Kersting’s groundnut is an annual legume cultivated in the West African savanna, which stretches from Mali to Nigeria through to Burkina Faso and Benin [4]. Although there is no reliable statistical data on its production and trade, Kersting’s groundnut is commonly found in village markets of West African countries such as Ghana, Togo, Benin and Nigeria [5, 6]. The legume is adapted to the marginal Guinea savanna soils, and grows well even under poor rainfall conditions [5]. The seeds of Kersting’s groundnut are rich in protein (23.1%) and carbohydrate (61.53–73.3%), with a high proportion of essential amino acids (42%) [7, 8]. Unfortunately, the crop is facing extinction despite its good taste, high nutritional and medicinal value and N2-fixing ability [8,9,10,11].

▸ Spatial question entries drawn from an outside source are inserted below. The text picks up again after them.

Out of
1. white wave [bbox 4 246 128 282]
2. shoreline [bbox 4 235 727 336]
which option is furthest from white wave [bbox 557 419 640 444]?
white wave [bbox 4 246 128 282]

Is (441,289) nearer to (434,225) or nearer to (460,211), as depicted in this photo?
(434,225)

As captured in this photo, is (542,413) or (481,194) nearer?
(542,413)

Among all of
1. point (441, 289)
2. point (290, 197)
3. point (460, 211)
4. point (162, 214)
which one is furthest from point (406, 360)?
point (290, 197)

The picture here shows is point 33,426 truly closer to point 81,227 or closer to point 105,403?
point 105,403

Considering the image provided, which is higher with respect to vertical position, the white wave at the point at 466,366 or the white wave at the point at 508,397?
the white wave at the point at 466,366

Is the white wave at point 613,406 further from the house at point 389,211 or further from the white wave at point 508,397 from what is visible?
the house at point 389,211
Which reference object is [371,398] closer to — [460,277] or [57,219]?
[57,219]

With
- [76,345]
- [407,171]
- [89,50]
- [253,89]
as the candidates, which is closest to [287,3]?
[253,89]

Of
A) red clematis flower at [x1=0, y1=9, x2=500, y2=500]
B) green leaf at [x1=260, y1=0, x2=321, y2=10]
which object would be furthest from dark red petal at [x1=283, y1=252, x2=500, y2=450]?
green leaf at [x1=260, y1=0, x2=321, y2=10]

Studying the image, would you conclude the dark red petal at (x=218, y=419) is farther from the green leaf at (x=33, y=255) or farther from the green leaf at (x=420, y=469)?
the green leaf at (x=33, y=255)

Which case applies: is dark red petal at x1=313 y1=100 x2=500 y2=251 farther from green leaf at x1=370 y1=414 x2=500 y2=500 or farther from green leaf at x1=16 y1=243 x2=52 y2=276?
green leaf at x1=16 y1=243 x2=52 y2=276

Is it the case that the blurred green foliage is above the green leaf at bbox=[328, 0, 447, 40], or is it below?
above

The gradual extinction of Kersting’s groundnut is partly due to the fact that its cultivation is done by elderly people for superstitious reasons [12]. The nutritional prospects and the possible strategies to reverse the disappearance of Kersting’s groundnut have been comprehensively reviewed [8]. Kersting’s groundnut has potential for inclusion in cropping systems due to its ability to fix N2 in root nodules. Few studies have revealed the crop’s nitrate-tolerant symbiosis [13], variable response to inoculation in the field [11] and the ability to form effective root nodules with diverse species in the genus Bradyrhizobium leading to high N2 fixation [14].

Exudation of phenolic compounds into the rhizosphere of legume plants can attract rhizobia towards root hairs during the process of nodule formation [15]. Additionally, some components of legume root exudates (e.g. flavonoids, amino acids, aromatic acids and other dicarboxylic acids) also serve to attract other microorganisms to the rhizosphere region [16]. The community of microbes in the rhizosphere usually includes plant growth promoters, pathogens, as well as bacteria that are antagonistic to other microbes within the rhizosphere [17]. Bacterial communities in the rhizosphere of soybean were found to exhibit marked changes in population dynamics at different plant growth stages (vegetative, flowering and maturative), with an increase in Proteobacteria and a decrease in abundance of Acidobacteria and Firmcutes in the rhizosphere, which ultimately resulted in the domination of the rhizosphere by potential plant growth-promoting bacteria such as species of Bacillus, Bradyrhizobium and Rhizobium [18]. Members of the Rhizobiales found in soybean rhizosphere are known for their N2-fixing ability when in symbiosis with suitable host plants [19].

The practice of inoculating legumes with desirable rhizobial strains in order to enhance nodulation and N2-fixation is also known to modify rhizosphere microbial communities as a result of complex interactions [16]. For example, inoculating common bean with Rhizobium etli containing trifolitoxin encoding genes decreased the diversity of trifolitoxin-sensitive members of the α-Proteobacteria in the rhizosphere of field-grown plants [20]. Similarly, inoculating alfalfa with Sinorhizobium meliloti L33 resulted in a decrease in the rhizosphere population of γ-Proteobacteria and an increase of α-Proteobacteria [20]. Kawasaki et al. [21] also observed that pyrene contamination of the rhizosphere of legumes, including White clover, caused an increase in the populations of Actinobacteria and Verrucomicrobia in the rhizosphere, with a concomitant increase in the numbers of the genus Denitratisoma. The interaction of plant root exudates and microbes in the rhizosphere is globally important for biogeochemical cycling, plant health and productivity [22, 23]. The roots of plants play a major role in plant–microbe interaction as they are able to transport 20–50% of photosynthate into the soil environment, thus aiding microbial colonization by both plant pathogens and plant growth-promoting rhizobacteria (PGPR) [24]. The PGPRs aid the survival and growth of plants through nutrient provision and disease suppression in soils under unfavorable conditions [25], as well as decomposition of organic matter [26]. While culture-based techniques have allowed isolated microbes to be studied in detail, molecular techniques such as metagenomics have increasingly permitted the identification of microbes in situ.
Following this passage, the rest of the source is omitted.